Data supplied ->
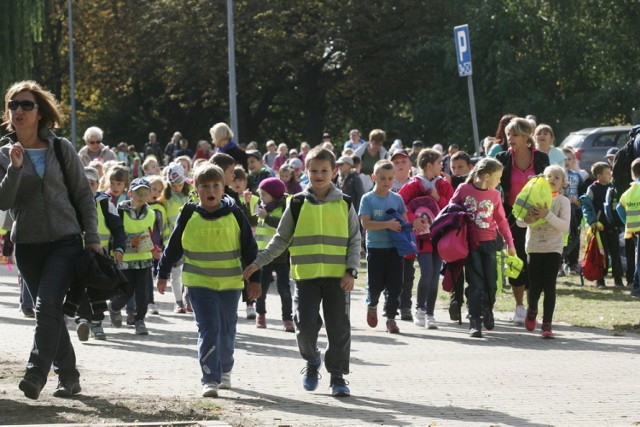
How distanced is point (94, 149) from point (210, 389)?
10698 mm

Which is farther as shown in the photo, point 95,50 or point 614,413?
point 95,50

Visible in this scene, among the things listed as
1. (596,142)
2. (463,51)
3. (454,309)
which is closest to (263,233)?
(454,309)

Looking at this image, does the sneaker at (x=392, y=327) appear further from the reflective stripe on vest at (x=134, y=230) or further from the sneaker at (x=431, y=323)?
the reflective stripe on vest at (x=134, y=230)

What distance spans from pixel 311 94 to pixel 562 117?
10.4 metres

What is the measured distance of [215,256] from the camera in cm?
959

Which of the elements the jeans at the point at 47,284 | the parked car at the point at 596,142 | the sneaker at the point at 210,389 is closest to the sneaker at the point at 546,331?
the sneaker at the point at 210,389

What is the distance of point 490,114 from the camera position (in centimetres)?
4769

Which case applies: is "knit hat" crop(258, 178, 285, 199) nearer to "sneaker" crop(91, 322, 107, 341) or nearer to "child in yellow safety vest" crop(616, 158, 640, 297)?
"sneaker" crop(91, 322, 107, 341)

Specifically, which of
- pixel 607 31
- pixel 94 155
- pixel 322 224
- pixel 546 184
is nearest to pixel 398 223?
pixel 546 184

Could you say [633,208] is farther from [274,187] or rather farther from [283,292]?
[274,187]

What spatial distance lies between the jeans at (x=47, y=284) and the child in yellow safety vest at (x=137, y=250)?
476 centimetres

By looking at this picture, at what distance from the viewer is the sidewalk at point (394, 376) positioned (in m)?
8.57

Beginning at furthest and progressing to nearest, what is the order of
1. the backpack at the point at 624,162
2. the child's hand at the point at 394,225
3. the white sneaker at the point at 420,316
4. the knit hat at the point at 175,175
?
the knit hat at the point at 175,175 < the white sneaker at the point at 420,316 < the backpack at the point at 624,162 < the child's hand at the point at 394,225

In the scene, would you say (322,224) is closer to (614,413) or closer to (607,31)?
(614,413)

---

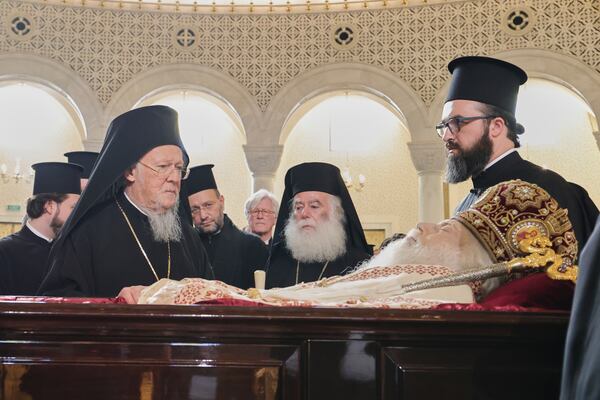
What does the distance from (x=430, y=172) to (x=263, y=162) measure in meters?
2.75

What you need to do ->
Write out everything from the line containing "What is the distance" down to the line containing "the knit hat at the point at 175,175 <", swapping "jeans" for "trousers" and leaving all else unchanged.

Response for this exercise ->
What is the distance of point 490,114 from the camera position (in centimetres)?
4769

Which case applies: is "knit hat" crop(258, 178, 285, 199) nearer to "sneaker" crop(91, 322, 107, 341) or nearer to "child in yellow safety vest" crop(616, 158, 640, 297)?
"sneaker" crop(91, 322, 107, 341)

Specifically, which of
- pixel 607 31
- pixel 94 155
- pixel 322 224
- pixel 546 184
is nearest to pixel 398 223?
pixel 546 184

Could you say [633,208] is farther from [274,187] or rather farther from [283,292]?
[274,187]

What spatial distance lies between the trousers at (x=47, y=284) and the child in yellow safety vest at (x=137, y=250)?
476 centimetres

By looking at this picture, at what distance from the viewer is the sidewalk at point (394, 376) positioned (in m)?
8.57

Beginning at furthest and progressing to nearest, what is the order of
1. the backpack at the point at 624,162
2. the child's hand at the point at 394,225
3. the white sneaker at the point at 420,316
4. the knit hat at the point at 175,175
?
the knit hat at the point at 175,175 < the white sneaker at the point at 420,316 < the backpack at the point at 624,162 < the child's hand at the point at 394,225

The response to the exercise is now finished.